TRECHO DO DOCUMENTO:
>>>

Apesar de ser apontado como exemplo de sucesso mundo afora, o programa brasileiro de combate ao HIV/Aids ainda impede que uma parcela dos soropositivos tenham acesso aos medicamentos ofertados pelo Sistema Único de Saúde (SUS), especialmente quem descobre a doença precocemente. É o caso de Lucas (nome fictício).
O estudante carioca, de 27 anos, descobriu que estava contaminado pelo vírus HIV há um ano, logo após o contágio. “Eu tive uma relação desprotegida e fiquei desconfiado. Fiz o teste logo depois e tive a confirmação”, relata ele. Mas a contagem das células de defesa CD4 — que indicam o grau de evolução da doença no organismo — estava em cerca de 700 unidades por milímetro cúbico de sangue. Pelas regras do SUS, os medicamentos antirretrovirais só são oferecidos quando essa taxa fica abaixo de 500/mm³.
Nos próximos meses, porém, o tratamento contra a Aids estará disponível na rede pública logo após o diagnóstico, independentemente do estágio da doença. É o que determina o novo protocolo do Ministério da Saúde, cuja publicação deve sair até o fim deste mês. O ministério estima que a mudança amplie em até 100 mil o número de pacientes com HIV com acesso ao tratamento. Com a publicação do novo protocolo, o Brasil se tornará o terceiro país a ofertar o coquetel de remédios logo após o diagnóstico — prática já adotada na França e nos Estados Unidos.

<<<

SEÇÃO DE DADOS:
>>>

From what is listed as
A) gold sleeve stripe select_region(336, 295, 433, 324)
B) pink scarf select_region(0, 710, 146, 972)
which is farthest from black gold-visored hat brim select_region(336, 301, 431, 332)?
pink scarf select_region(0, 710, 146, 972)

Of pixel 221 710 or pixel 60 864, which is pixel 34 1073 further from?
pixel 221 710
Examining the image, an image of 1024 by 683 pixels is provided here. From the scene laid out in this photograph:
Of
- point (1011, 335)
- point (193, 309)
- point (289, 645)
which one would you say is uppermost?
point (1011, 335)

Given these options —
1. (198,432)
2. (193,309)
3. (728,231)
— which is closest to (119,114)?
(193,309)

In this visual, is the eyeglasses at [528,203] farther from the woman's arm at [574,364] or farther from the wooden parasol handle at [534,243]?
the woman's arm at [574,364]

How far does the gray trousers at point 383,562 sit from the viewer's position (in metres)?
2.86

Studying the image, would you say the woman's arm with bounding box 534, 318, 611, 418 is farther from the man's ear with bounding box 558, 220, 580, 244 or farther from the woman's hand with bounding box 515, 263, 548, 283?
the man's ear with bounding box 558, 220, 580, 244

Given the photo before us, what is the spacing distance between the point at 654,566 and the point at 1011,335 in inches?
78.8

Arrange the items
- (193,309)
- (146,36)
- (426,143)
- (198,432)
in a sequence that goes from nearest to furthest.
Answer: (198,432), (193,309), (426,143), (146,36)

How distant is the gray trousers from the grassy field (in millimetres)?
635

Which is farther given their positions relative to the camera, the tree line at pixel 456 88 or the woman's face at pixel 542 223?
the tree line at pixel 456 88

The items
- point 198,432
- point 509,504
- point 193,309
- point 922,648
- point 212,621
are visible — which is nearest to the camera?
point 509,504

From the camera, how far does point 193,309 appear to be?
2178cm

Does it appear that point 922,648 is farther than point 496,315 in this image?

<<<

INSTRUÇÕES DA TAREFA: Escreva a continuação do texto sobre o acesso ao tratamento de HIV/Aids no SUS, começando logo após a última frase apresentada. Não é preciso consultar o material.

RESPOSTA AO EXERCÍCIO:
Também têm direito aos medicamentos os pacientes que apresentam outras doenças relacionadas à Aids, como tuberculose e hepatite, e os casais sorodiscordantes (quando um dos parceiros não tem o vírus). Atualmente, cerca de 313 mil soropositivos são atendidos pela rede pública.
Especialistas ouvidos pelo Estado de Minas aprovam a mudança. “O novo protocolo está de acordo com a pesquisa mais recente sobre o assunto. Quanto mais cedo se inicia o tratamento, melhor”, diz a professora Celeste Aída Oliveira, da Faculdade de Medicina da Universidade de Brasília (UnB). Mas ela faz uma ressalva: “Uma vez iniciado o tratamento, é muito importante que a pessoa dê continuidade. A interrupção faz com que a síndrome se torne mais resistente. O tratamento não se restringe a medicamentos”.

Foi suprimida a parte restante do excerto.